*ACTION ITEM*:
Please check each statement below against the award announcement and answer yes or no, quoting the words from the announcement that decide it.
1. The award given to Bhatt and Kurian was worth $50,000.
2. Earlier studies had already shown whether the overall concentration of gut microbes matters.
3. The researchers plan to test whether gut microbe concentrations measured after treatment predict response to therapy.

*PAGE EXTRACT*:

--------------------------------------------------

Stanford Cancer Institute




SCI Women’s Cancer Center Innovation Awardee

October 2023

Ami Bhatt, MD, PhD, associate professor of medicine (hematology) and of genetics, and her co-investigator, Allison Kurian, MD, MSc, associate professor of medicine (oncology) and of health research and policy, were awarded a $50,000 SCI Women's Cancer Center Innovation Award. Their proposal is titled “The microbiome as a modulator of immunotherapy treatment response in triple negative breast cancer.” Bhatt’s lab studies the dynamics of the human microbiome in patients with non-communicable diseases such as cancer. She aims to develop methods to modify the microbiome to ameliorate disease.

Trillions of microbes live within us. We now know that these microbes, which together make up our microbiome, play important roles in a variety of physiological processes, from digestion to immune function, and that they can also influence the response to medical treatments. Bhatt, Kurian, and their collaborators recently found that antibiotic treatment can impact survival in patients with triple-negative breast cancer (TNBC), a type of breast cancer that disproportionately affects Black women. Through the support of the SCI Women's Cancer Center Innovation Award, Bhatt will investigate the reason for this antibiotic effect and whether it reflects changes in the microbiome. In principle, this could happen in one of two ways: antibiotics may affect specific types of microbes, thus changing the composition of the microbiome, or it may reduce the overall number of microbes in the gut, thus changing the overall microbial concentration. While previous studies explored effects on composition, whether the overall concentration matters is still unknown. Bhatt and Kurian will address this gap in knowledge by determining whether overall gut microbe concentrations in patients prior to treatment predict response to therapy. The findings will further elucidate how the microbiome affects our health and may ultimately impact TNBC treatment practices.

--------------------------------------------------

*DATA EXCERPTS*:

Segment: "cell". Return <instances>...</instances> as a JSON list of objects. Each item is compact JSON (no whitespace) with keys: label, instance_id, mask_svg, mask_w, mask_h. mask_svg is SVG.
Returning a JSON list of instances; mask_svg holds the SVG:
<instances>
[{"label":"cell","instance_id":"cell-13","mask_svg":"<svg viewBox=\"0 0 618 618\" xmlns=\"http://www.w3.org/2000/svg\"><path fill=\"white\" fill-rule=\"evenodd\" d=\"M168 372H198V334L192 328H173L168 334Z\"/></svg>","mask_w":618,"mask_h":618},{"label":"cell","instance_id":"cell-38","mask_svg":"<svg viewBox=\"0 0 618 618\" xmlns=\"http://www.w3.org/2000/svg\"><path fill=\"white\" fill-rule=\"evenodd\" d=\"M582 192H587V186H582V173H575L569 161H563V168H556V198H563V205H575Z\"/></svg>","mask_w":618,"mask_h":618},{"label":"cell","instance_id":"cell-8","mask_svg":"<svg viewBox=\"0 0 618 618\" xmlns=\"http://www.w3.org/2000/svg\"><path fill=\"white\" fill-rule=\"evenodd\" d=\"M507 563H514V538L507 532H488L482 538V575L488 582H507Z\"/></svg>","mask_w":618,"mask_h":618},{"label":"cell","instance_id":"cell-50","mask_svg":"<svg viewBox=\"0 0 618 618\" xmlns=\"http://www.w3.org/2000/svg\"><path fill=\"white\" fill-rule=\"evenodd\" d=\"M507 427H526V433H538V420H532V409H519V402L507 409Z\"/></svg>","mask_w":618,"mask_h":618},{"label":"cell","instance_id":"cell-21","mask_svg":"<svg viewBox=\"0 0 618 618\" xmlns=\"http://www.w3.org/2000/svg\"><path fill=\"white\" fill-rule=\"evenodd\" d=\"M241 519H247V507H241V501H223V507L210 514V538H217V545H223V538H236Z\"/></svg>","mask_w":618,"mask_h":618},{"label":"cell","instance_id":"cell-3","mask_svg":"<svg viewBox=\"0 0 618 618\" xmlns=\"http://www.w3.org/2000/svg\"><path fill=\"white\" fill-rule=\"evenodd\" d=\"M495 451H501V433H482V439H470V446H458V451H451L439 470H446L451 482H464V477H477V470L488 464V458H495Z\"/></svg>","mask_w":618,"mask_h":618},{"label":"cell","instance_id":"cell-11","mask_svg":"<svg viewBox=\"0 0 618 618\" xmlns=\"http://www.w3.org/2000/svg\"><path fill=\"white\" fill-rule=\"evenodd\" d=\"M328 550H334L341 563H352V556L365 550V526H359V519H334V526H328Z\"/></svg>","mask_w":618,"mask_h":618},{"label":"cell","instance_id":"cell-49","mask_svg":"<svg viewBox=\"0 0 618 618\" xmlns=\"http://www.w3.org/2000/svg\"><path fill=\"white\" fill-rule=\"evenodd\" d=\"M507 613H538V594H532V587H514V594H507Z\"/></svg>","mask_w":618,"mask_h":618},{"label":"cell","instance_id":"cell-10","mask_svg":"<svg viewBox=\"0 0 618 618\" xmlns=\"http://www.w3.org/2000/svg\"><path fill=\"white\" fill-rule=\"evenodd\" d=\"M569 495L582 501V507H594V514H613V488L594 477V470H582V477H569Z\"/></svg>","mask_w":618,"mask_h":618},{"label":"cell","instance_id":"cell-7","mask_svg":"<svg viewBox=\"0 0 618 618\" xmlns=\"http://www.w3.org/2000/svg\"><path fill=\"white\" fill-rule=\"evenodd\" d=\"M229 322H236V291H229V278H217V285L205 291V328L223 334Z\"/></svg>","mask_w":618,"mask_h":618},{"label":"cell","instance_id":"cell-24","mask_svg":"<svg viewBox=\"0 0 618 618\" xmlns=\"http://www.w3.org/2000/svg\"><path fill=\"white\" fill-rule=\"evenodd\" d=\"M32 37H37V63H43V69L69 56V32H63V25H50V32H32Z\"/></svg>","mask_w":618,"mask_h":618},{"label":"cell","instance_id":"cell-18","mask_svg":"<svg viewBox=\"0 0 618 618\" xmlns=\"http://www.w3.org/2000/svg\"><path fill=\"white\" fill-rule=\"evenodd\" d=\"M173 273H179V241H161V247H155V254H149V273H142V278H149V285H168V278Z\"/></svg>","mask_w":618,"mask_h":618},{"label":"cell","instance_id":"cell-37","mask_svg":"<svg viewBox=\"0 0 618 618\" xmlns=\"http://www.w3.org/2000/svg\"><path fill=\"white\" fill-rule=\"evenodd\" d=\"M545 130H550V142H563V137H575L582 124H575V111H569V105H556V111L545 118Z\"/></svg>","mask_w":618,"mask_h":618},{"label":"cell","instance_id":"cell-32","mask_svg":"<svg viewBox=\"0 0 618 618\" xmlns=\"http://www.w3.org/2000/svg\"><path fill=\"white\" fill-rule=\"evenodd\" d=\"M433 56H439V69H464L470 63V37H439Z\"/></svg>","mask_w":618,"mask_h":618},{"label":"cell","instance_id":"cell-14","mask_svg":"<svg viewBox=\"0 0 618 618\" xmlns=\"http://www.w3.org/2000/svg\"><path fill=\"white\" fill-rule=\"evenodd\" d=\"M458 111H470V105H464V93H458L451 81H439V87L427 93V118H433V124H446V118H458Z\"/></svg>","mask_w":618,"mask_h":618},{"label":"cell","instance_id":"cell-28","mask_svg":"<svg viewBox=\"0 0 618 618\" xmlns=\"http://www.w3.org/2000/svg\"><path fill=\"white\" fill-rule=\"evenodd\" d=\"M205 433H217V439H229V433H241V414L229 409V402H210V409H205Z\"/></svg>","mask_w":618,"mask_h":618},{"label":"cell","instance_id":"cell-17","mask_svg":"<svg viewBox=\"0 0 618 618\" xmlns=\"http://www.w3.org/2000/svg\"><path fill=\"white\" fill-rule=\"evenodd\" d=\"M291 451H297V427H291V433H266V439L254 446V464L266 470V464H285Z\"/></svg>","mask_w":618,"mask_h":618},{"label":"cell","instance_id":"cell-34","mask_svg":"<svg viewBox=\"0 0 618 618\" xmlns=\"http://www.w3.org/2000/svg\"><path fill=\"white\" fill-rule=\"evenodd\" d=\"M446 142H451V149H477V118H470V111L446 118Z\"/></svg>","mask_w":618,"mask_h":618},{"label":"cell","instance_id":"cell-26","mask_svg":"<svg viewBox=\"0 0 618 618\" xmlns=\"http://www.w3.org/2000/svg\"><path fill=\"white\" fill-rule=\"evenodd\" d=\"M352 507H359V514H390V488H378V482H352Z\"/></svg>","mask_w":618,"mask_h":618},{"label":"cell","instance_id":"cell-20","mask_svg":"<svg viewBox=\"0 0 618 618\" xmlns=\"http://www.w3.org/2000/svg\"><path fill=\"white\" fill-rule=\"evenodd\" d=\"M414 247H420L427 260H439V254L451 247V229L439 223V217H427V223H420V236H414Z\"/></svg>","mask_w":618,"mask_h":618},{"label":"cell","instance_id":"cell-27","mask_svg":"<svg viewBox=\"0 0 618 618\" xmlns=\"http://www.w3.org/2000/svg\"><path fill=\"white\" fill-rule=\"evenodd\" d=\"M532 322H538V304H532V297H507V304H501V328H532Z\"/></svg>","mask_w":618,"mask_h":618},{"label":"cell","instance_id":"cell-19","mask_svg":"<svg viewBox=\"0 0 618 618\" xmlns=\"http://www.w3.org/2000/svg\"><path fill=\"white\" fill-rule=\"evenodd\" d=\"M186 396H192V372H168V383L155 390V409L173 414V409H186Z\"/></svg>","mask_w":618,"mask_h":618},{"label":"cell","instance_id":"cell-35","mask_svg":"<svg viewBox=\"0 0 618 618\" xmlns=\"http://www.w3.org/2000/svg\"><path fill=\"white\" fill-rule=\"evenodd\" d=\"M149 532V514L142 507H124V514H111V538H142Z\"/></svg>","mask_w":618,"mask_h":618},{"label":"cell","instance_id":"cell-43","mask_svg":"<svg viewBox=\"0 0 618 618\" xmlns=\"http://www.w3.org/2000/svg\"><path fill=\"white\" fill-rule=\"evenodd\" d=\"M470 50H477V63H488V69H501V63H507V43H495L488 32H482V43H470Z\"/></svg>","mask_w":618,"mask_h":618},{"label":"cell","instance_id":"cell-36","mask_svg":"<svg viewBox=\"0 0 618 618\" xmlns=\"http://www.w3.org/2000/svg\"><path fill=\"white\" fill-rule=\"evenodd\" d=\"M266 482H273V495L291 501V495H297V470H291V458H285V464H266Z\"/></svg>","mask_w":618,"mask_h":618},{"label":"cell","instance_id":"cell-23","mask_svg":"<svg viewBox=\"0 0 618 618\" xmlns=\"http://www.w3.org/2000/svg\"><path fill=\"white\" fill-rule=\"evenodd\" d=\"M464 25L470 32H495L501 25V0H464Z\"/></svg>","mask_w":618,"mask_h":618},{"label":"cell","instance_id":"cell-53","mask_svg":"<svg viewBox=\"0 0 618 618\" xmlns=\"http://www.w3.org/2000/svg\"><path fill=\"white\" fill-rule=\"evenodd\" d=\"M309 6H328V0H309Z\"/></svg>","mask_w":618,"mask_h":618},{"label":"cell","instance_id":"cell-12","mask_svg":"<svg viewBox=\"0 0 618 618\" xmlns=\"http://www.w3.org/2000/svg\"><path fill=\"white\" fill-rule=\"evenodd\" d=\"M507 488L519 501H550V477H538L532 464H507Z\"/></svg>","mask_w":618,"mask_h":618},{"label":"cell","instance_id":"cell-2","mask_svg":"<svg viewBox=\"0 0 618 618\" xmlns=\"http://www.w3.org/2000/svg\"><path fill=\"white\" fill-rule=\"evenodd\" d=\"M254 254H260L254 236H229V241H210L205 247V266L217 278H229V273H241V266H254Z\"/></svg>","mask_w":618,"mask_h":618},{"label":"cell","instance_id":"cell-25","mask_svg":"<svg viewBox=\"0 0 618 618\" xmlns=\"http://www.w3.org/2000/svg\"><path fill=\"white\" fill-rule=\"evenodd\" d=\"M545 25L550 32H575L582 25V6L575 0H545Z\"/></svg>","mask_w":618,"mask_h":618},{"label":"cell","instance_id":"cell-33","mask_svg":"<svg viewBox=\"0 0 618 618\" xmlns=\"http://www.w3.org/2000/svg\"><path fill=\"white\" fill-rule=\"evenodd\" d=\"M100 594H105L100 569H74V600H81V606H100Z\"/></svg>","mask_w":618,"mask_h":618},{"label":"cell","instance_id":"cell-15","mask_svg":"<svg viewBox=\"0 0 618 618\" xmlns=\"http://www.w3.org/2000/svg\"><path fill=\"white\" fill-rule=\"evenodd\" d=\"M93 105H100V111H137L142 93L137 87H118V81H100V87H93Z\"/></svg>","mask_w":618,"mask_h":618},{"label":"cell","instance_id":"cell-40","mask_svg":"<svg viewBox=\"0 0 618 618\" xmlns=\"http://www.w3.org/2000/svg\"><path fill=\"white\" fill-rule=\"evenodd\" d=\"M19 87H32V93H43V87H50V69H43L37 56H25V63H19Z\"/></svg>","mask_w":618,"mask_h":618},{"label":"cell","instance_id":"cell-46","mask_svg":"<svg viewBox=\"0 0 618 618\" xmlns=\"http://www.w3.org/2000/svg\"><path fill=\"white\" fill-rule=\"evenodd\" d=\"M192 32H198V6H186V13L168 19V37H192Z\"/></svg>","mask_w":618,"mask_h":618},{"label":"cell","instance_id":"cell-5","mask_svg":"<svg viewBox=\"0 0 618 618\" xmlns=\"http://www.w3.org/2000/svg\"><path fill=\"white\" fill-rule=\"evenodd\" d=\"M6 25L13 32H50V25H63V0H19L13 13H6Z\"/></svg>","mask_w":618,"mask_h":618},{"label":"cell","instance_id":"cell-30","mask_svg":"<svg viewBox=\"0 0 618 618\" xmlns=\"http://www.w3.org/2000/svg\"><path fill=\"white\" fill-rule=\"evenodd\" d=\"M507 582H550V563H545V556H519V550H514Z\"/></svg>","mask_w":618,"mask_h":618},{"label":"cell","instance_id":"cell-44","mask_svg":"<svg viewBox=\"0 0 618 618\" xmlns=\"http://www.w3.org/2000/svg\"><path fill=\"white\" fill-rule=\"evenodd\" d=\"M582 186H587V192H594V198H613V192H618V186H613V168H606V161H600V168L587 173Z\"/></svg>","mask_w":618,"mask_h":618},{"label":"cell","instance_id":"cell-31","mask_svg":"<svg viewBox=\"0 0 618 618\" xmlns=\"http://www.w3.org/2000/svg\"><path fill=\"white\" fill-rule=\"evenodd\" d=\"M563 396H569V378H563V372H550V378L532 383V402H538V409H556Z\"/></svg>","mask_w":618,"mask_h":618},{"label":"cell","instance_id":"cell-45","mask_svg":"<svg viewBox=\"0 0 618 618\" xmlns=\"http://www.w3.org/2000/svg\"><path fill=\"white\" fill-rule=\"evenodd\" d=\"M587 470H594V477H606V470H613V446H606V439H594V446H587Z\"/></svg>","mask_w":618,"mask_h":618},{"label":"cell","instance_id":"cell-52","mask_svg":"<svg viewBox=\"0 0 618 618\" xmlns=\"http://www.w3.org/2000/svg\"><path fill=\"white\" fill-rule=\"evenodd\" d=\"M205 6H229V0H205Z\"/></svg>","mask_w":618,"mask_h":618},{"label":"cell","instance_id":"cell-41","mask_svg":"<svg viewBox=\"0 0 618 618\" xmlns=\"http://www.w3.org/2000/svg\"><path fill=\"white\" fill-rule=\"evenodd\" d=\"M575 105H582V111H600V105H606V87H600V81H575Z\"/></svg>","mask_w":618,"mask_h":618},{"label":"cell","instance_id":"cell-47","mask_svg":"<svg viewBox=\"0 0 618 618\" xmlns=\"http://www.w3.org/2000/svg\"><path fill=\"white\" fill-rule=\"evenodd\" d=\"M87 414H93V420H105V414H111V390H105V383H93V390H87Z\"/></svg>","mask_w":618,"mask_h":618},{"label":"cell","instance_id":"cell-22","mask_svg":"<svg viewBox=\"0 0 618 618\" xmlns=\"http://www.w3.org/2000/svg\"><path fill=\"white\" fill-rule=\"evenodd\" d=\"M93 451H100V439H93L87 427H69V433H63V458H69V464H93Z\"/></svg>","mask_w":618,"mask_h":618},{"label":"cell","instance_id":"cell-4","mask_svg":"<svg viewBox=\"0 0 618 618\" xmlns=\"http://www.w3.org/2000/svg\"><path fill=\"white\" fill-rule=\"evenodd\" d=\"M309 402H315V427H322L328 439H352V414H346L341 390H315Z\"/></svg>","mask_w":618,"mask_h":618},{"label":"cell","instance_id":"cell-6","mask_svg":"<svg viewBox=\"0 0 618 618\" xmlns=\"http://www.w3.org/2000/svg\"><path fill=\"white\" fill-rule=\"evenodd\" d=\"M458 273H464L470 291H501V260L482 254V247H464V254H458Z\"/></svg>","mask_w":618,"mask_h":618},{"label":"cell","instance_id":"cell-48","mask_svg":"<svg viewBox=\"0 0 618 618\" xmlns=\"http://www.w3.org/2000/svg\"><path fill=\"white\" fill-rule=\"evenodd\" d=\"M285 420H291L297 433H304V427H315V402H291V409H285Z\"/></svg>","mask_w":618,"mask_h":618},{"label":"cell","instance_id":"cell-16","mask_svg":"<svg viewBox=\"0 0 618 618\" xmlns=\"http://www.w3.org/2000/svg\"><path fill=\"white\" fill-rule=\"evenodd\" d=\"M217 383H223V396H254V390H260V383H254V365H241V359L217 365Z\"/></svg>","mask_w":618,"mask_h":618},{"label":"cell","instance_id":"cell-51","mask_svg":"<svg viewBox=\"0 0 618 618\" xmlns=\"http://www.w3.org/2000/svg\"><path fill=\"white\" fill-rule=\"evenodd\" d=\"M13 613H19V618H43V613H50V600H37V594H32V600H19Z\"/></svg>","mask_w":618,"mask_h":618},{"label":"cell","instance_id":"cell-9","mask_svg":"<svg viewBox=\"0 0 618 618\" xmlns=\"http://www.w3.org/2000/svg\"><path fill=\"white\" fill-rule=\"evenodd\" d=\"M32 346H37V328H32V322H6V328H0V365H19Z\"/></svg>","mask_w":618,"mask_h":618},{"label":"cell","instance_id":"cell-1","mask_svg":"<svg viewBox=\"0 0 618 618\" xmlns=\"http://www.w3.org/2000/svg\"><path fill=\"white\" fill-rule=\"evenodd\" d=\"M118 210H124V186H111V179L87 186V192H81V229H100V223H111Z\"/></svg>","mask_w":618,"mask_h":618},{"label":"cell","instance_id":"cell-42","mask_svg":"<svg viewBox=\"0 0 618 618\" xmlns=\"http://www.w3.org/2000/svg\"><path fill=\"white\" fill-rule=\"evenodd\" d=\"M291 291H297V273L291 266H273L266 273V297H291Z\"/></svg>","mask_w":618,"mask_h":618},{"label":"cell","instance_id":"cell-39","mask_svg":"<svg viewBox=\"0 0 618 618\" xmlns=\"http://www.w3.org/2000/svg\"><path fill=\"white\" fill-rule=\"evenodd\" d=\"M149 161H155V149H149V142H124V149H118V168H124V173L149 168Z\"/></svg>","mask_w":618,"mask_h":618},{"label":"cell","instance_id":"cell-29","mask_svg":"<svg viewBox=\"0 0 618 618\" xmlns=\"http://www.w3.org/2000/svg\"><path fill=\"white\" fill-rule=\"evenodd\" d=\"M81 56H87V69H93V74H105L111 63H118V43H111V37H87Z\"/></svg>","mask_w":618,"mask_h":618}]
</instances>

--------------------------------------------------

*ANSWER TO THIS TASK*:
1. Yes: "were awarded a $50,000 SCI Women's Cancer Center Innovation Award"
2. No: "While previous studies explored effects on composition, whether the overall concentration matters is still unknown."
3. No: "determining whether overall gut microbe concentrations in patients prior to treatment predict response to therapy"